Monday 8 August 2011

T189

My first course with the Open University. I knew that I wanted to aim for creative and artistic subjects and chose T189 - Digital Photography, because although I had been involved with photography for some years, my knowledge of digital photography was practically zero.
I'm so glad I started with this particular course. There were no tutors (which threw a lot of people), only feedback from other people on the course. As there were well over a thousand people on the course (I think closer to two thousand plus), it meant that feedback varied a great deal, from the upbeat, positive type to the totally ridiculous superior or sarcastic type - thankfully not too many of those, and the ones that tried quickly got shot down in flames.

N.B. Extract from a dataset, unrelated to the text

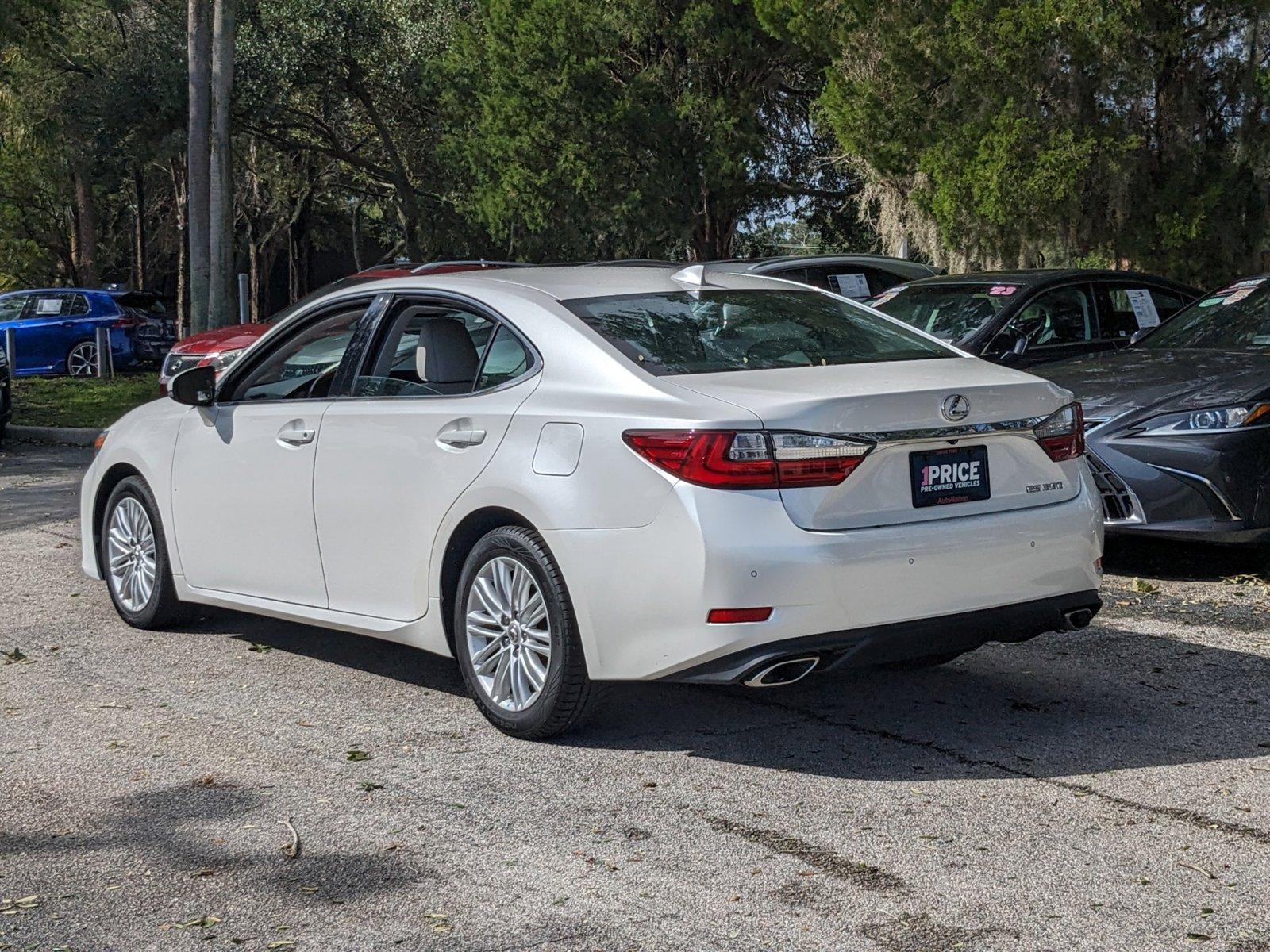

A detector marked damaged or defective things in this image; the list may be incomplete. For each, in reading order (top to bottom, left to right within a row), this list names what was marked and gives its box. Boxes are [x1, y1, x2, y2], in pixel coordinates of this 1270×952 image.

pavement crack [741, 695, 1270, 847]
pavement crack [701, 812, 909, 893]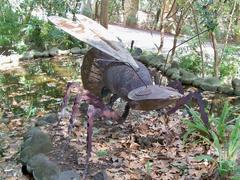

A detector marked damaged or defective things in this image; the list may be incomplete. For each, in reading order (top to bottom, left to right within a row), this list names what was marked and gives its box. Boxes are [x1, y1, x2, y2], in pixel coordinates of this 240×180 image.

rusty metal surface [48, 15, 139, 70]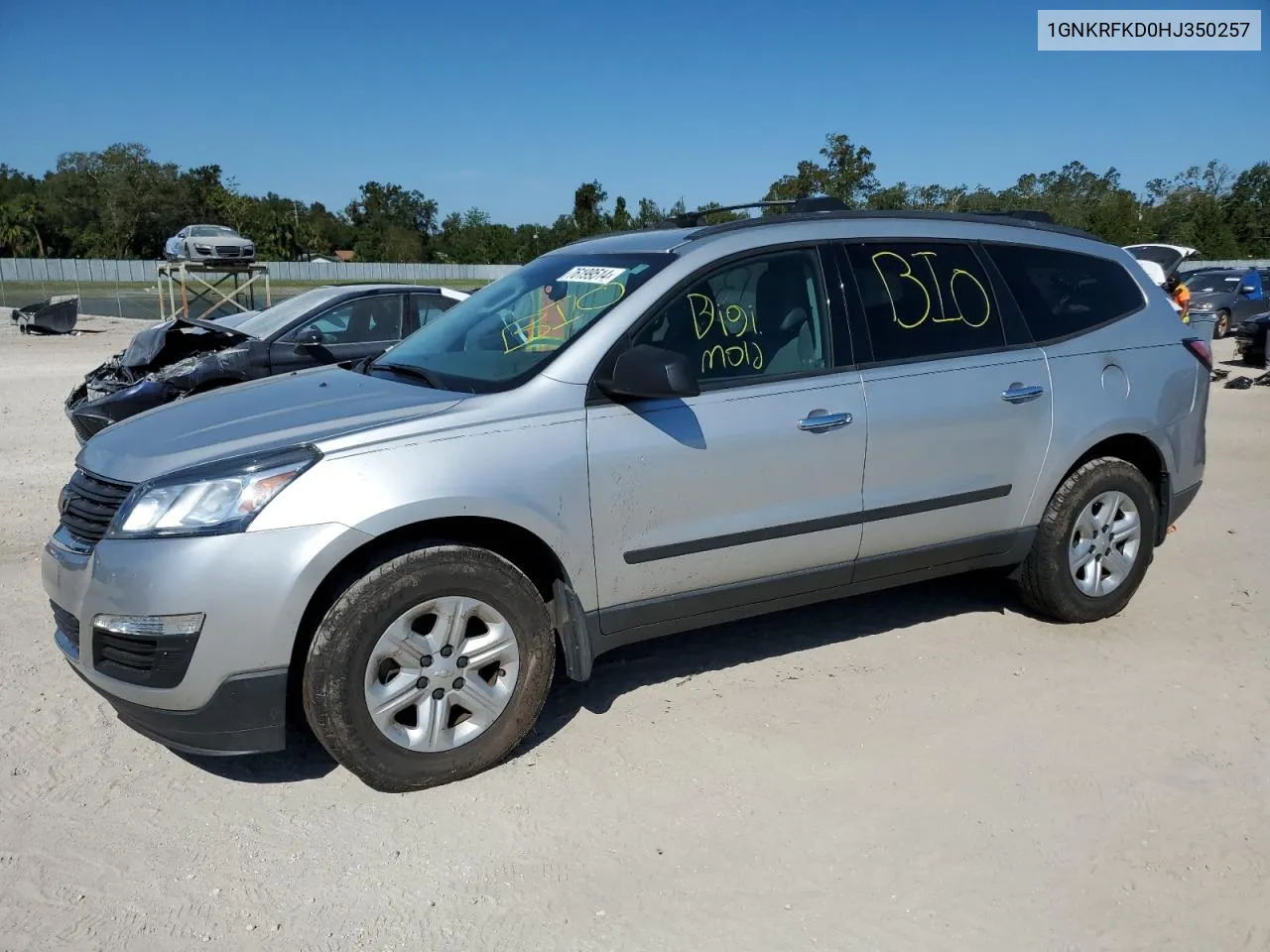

It gave me a chance to reunite with photography and also buy my first digital SLR camera. Over time - and with incredible patience concerning the fiddly software of Photoshop - it all started to come together.
Having been trained to work in darkrooms with lots of fiddly accessories, plus the over-riding fear of allowing any chink of light into the photographic film, the whole digital process was somewhat of an eye-opener.
Creatively, it's a bit of a dilemma.
On one hand, there are seemingly endless options on how to edit an individual photograph; in essence there appears to be little that one cannot achieve with a good standard photo-editing software pack.
Which raises point #2; namely, at which particular point in the editing does your image stop being photographic and become art?
As a purist (old fashioned fogey) I found this concept a little difficult to comprehend at first. I thought back to my ancient photography teacher at college in 1980 and wondered what he would make of this new-fangled malarky. Endless essays on the early inventive minds that brought photography into being, like Fox Talbot and innovators such as Ansel Adams. Then I remembered that Adams had been a major creative
force in the early part of the century, producing essentially hi-definition images in the darkroom in the 1920's. If it was good enough for Ansel, it should be fine for me.
The atmosphere on the course was generally positive and encouraging. New friends were quickly forged and I was lucky that our particular group tended to be supportive and fair in criticism.
Two exams were included in the course; firstly a technical multiple choice selection of 20 questions, concerning the physics and chemistry of photography and secondly the main exam, a portfolio of ten photographs with a small written piece about the technical aspects of your work.
As an incentive to study, the course was perfect. In order to get the work done one had to get off their asses and get out clicking. Mental barriers were broken down by encouraging the student to look at objects and opportunities in a free, or unusual fashion, in order to train the eye.
For example, an early task (There were two tasks weekly which weren't compulsory, but helped immensely for those that bothered to do them) was to get out and find shapes in nature/civilisation/anywhere that resembled letters of the alphabet. This trains the eye to start looking at objects outside its usual limitations and stereotypes and allows the creative mind to start seeing pictures and shapes where normally the eye wouldn't even bother to look.
As an introduction to university study I couldn't have chosen a better course. My creative mind creaked back open again; something which had not happened for far too long. The momentum of the learning and study took over and it was genuinely a shame when the course starting wounding to an end.
Good for confidence? You bet. All early fears and doubts subsided inside a short space of time, especially once I adopted my 'I don't give a shit, I'm gonna go for this' attitude, again which I had sorely missed for some time. It's the only way forward, I feel. If something is bothering or blocking your path then grab it by the balls and don't let go. Hardly a quote from Plato or Confucius I know, but at the end of the day, it works.